3. Publicly Disclose Material Cybersecurity Risks and Incidents
In addition, the proposal would require advisers and funds to disclose certain cybersecurity risks and incidents to current and prospective clients through certain forms for advisors (Form ADV) and funds (N-1A, N-2, N-3, N-4, N-6, N-8B-2, and S-6). For advisers, Form ADV Part 2A would be amended to require advisers to, in plain English, describe cybersecurity risks that could materially affect the advisory services they offer as well as cybersecurity incidents over the past two fiscal years. A cybersecurity risk would be material “if there is a substantial likelihood that a reasonable client would consider the information important based on the total mix of facts and information.” Advisers would also be required to “promptly” provide an amended or supplemented Form ADV to existing clients if an adviser adds, or materially revises, a disclosure about a cybersecurity incident. Funds would be required to disclose in registration statements “any significant fund cybersecurity incident that has occurred in its last two fiscal years.”

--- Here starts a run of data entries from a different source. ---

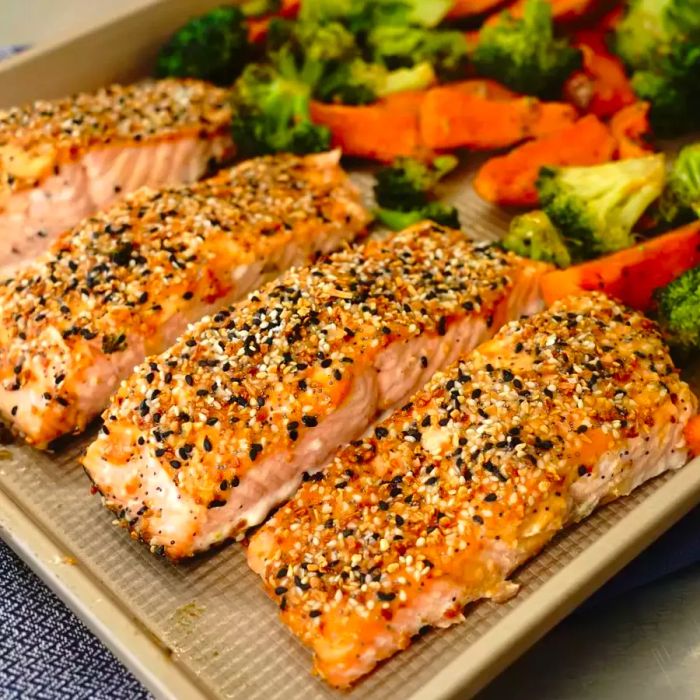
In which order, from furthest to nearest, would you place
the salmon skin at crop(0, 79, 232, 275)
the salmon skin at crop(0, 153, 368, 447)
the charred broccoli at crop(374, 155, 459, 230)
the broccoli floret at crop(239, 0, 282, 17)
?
the broccoli floret at crop(239, 0, 282, 17) < the charred broccoli at crop(374, 155, 459, 230) < the salmon skin at crop(0, 79, 232, 275) < the salmon skin at crop(0, 153, 368, 447)

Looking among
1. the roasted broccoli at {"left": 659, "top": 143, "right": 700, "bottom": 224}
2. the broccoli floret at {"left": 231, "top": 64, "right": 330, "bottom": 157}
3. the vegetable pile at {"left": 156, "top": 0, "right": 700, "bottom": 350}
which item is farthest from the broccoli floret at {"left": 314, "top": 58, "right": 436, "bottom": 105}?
the roasted broccoli at {"left": 659, "top": 143, "right": 700, "bottom": 224}

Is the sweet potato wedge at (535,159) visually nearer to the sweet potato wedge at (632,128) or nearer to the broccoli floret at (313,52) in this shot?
the sweet potato wedge at (632,128)

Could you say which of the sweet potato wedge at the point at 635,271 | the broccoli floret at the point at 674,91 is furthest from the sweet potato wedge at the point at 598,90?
the sweet potato wedge at the point at 635,271

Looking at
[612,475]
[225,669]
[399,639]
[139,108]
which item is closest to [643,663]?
[612,475]

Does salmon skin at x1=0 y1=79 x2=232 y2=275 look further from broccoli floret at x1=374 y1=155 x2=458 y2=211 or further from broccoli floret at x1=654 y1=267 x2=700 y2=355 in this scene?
broccoli floret at x1=654 y1=267 x2=700 y2=355

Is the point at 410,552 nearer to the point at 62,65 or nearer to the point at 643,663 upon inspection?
the point at 643,663
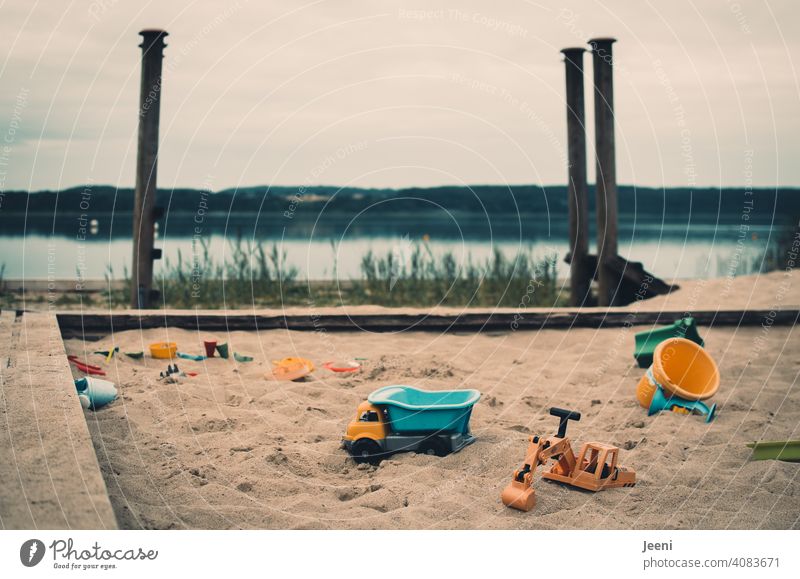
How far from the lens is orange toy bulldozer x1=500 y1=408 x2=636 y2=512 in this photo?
11.6 feet

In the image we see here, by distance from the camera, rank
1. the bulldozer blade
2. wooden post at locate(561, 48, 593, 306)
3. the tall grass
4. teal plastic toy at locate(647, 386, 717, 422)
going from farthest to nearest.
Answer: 1. the tall grass
2. wooden post at locate(561, 48, 593, 306)
3. teal plastic toy at locate(647, 386, 717, 422)
4. the bulldozer blade

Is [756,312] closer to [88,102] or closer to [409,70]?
[409,70]

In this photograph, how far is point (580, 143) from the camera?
28.5 ft

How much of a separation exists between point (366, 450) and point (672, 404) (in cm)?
182

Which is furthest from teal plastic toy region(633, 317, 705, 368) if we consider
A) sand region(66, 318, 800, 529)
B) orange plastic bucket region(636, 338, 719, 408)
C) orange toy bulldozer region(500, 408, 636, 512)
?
orange toy bulldozer region(500, 408, 636, 512)

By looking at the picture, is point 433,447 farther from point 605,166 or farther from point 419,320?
point 605,166

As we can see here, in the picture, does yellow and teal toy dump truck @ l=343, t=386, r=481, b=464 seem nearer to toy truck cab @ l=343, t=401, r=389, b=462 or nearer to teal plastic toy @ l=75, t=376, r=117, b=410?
toy truck cab @ l=343, t=401, r=389, b=462

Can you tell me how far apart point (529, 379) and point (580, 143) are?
3982 millimetres

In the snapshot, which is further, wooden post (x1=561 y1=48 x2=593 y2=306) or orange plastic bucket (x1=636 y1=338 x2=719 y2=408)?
wooden post (x1=561 y1=48 x2=593 y2=306)

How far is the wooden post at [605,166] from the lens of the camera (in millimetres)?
8211

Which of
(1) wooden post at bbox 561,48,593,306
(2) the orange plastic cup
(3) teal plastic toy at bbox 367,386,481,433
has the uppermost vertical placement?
(1) wooden post at bbox 561,48,593,306

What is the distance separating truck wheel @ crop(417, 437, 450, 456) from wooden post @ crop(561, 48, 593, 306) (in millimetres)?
5041

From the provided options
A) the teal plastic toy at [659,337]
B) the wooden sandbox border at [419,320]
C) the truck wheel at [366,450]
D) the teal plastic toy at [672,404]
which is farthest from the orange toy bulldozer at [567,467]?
the wooden sandbox border at [419,320]

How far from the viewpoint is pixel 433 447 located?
4027 millimetres
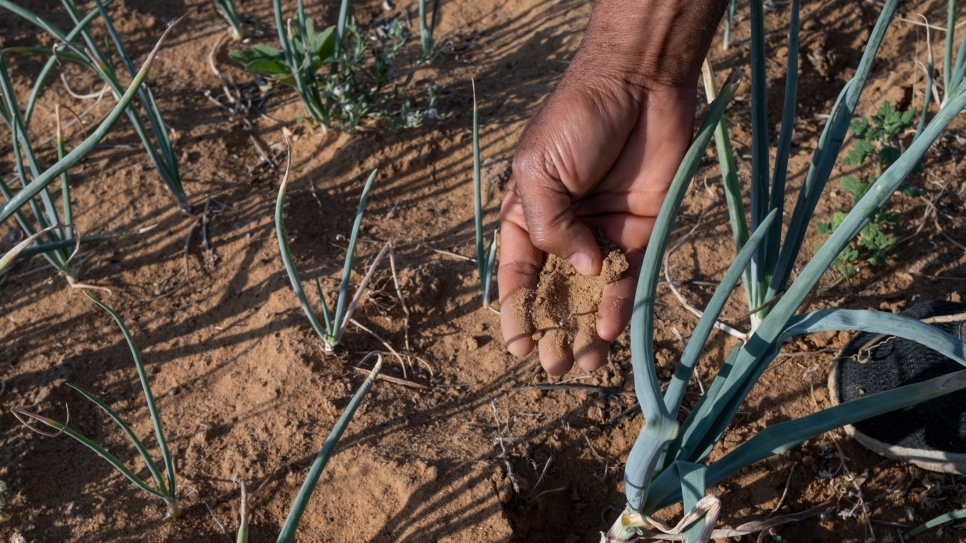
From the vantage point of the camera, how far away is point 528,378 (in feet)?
6.23

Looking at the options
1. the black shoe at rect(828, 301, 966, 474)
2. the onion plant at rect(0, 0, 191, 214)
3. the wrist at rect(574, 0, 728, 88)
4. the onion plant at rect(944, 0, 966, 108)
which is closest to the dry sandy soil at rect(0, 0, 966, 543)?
the black shoe at rect(828, 301, 966, 474)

4. Recordkeeping Requirements
The proposed rules (204-2(a)(17)(i), (iv) – (vii) and 38a-2) would require advisers and funds to maintain for five years, documents relating to cybersecurity policies and procedures and other cybersecurity-related reports required under the proposed rules, such as regulatory filings related to cybersecurity incidents.
One of the more significant proposals is the requirement to report cybersecurity incidents to the Commission within 48 hours, which will require advisers and funds to quickly investigate incidents, assess reporting obligations, and submit a report to the Commission. Because of this short time period, members of legal and compliance teams (as well as outside counsel) will need to quickly be made aware of these incidents by the information security team to address reporting obligations, ideally through written escalation protocols and response procedures incorporating legal and compliance early on in the detection and response process. In addition, the new prescriptive requirements for cybersecurity policies and procedures, as well as senior leaders’ and the board of directors’ role in overseeing the program, will require many advisers and funds to substantially mature their cybersecurity programs to comply with the proposed requirements. Although the final form of the rules remains to be seen, legal and compliance teams should begin assessing the technical and administrative steps necessary comply with the proposed requirements.